What makes this book particularly enjoyable to flip through is an abundance of beautiful hand drawings and diagrams. Sir Theodore Andrea Cook explores, in great detail, the nature of spirals in the structure of plants, animals, physiology, the periodic table, galaxies etc. – from tusks, to rare seashells, to exquisite architecture.

He writes, “*a staircase whose form and construction so vividly recalled a natural growth would, it appeared to me, be more probably the work of a man to whom biology and architecture were equally familiar than that of a builder of less wide attainments. It would, in fact, be likely that the design had come from some great artist and architect who had studied Nature for the sake of his art, and had deeply investigated the secrets of the one in order to employ them as the principles of the other.*”

Cook especially believes in a hands-on approach, as oppose to mathematic nation or scientific nomenclature – seeing and drawing curves is far more revealing than formulas.

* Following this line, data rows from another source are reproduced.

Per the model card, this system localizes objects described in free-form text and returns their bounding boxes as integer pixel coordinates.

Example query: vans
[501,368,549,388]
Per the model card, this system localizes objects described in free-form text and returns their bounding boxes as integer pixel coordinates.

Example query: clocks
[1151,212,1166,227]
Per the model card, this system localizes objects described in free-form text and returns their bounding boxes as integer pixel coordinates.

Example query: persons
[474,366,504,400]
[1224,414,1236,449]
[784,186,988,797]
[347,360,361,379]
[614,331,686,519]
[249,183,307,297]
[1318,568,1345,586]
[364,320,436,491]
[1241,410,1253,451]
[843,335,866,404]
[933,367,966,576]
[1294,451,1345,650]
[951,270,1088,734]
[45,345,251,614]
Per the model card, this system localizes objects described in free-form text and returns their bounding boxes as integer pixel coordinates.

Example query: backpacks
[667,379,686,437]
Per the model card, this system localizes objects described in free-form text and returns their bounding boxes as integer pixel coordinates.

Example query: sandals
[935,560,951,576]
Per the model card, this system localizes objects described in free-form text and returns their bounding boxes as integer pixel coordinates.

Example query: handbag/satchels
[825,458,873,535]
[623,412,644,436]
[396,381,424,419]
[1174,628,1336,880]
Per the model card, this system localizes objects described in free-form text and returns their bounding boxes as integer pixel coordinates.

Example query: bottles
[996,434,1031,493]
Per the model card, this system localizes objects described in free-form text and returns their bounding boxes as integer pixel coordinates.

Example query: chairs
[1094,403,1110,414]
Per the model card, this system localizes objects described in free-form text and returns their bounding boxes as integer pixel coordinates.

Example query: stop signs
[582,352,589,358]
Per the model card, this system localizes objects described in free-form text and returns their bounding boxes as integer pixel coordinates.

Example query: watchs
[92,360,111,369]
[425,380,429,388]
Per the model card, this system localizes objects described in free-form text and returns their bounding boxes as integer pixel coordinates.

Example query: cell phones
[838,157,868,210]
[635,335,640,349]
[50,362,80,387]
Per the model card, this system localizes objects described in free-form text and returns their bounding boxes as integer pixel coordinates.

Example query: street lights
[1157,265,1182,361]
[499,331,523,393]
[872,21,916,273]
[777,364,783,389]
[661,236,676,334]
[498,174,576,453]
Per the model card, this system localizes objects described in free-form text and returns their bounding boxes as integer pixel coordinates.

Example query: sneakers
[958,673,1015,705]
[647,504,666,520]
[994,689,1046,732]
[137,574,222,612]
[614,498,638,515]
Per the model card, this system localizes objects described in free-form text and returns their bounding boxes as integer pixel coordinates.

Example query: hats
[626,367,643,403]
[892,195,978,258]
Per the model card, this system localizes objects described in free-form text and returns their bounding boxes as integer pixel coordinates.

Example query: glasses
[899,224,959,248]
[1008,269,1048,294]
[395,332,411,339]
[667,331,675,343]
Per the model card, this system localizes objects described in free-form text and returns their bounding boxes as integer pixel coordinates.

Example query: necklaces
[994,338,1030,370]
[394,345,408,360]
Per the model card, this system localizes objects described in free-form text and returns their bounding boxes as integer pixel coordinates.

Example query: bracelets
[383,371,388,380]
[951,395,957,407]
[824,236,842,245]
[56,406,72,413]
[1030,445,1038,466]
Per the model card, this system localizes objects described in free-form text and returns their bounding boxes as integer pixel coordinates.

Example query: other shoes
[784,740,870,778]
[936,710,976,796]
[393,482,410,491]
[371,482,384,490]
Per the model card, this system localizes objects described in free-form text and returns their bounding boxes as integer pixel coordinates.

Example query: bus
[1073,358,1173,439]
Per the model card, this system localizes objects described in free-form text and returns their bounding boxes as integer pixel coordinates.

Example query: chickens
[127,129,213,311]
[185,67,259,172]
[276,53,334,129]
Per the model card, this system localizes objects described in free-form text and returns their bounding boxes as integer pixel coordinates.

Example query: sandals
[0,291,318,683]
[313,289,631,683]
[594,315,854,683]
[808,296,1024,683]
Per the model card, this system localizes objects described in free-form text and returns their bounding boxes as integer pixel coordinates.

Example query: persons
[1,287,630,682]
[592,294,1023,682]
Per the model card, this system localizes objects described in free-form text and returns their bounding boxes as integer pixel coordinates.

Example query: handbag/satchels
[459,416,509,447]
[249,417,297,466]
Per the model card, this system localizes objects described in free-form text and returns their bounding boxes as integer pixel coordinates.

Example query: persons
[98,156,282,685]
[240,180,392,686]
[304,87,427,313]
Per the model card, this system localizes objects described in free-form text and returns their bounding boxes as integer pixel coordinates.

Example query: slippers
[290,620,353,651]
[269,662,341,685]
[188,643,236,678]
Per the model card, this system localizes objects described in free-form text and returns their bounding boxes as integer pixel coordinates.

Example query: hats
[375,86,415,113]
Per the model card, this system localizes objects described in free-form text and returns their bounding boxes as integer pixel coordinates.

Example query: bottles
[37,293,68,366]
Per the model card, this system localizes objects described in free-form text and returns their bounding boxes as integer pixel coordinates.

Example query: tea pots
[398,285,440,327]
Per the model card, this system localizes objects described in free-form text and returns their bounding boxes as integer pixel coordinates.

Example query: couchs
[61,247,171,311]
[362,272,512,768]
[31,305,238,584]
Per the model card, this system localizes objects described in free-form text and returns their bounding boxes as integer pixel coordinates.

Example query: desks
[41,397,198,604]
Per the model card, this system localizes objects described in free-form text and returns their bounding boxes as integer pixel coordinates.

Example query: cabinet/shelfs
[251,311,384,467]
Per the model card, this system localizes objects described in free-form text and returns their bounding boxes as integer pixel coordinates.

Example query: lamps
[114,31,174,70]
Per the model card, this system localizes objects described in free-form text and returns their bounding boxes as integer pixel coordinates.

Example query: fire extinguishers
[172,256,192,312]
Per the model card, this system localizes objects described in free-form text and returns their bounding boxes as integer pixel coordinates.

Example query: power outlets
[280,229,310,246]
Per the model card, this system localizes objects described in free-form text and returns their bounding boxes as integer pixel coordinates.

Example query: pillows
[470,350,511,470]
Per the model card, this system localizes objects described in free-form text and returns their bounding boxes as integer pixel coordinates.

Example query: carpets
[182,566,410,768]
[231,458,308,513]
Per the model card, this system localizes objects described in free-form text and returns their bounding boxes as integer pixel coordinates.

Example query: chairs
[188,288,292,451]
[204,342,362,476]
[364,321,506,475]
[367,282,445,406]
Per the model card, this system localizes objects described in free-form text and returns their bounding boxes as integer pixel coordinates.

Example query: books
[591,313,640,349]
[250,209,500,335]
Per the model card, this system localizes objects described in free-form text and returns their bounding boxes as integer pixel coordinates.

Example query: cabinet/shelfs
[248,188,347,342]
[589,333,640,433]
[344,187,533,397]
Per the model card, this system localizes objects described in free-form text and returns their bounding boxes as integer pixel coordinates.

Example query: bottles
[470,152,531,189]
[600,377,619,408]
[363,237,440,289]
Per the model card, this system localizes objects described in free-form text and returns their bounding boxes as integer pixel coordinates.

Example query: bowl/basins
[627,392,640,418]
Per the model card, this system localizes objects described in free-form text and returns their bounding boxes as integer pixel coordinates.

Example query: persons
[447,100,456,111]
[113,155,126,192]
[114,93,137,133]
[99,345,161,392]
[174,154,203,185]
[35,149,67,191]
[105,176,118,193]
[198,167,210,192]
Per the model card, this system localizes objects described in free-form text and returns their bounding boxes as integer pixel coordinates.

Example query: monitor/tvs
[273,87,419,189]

“*because I believe very strongly that if a man can make a thing and see what he has made, he will understand it much better than if he read a score of books about it or studied a hundred diagrams and formulae. And I have pursued this method here, in defiance of all modern mathematical technicalities, because my main object is not mathematics, but the growth of natural objects and the beauty (either in Nature or in art) which is inherent in vitality.*”

Despite this, it is clear that Theodore Cook has a deep love of mathematics. He describes it at the beautifully precise instrument that allows humans to satisfy their need to catalog, label and define the innumerable facts of life. This ultimately leads him into profoundly fascinating investigations into the geometry of the natural world.

## Relevant Material

*“An organism is so complex a thing, and growth so complex a phenomenon, that for growth to be so uniform and constant in all the parts as to keep the whole shape unchanged would indeed be an unlikely and an unusual circumstance. Rates vary, proportions change, and the whole configuration alters accordingly.” **– D’Arcy Wentworth Thompson*

D’Arcy Wentworth Thompson wrote, on an extensive level, why living things and physical phenomena take the form that they do. By analysing mathematical and physical aspects of biological processes, he expresses correlations between biological forms and mechanical phenomena.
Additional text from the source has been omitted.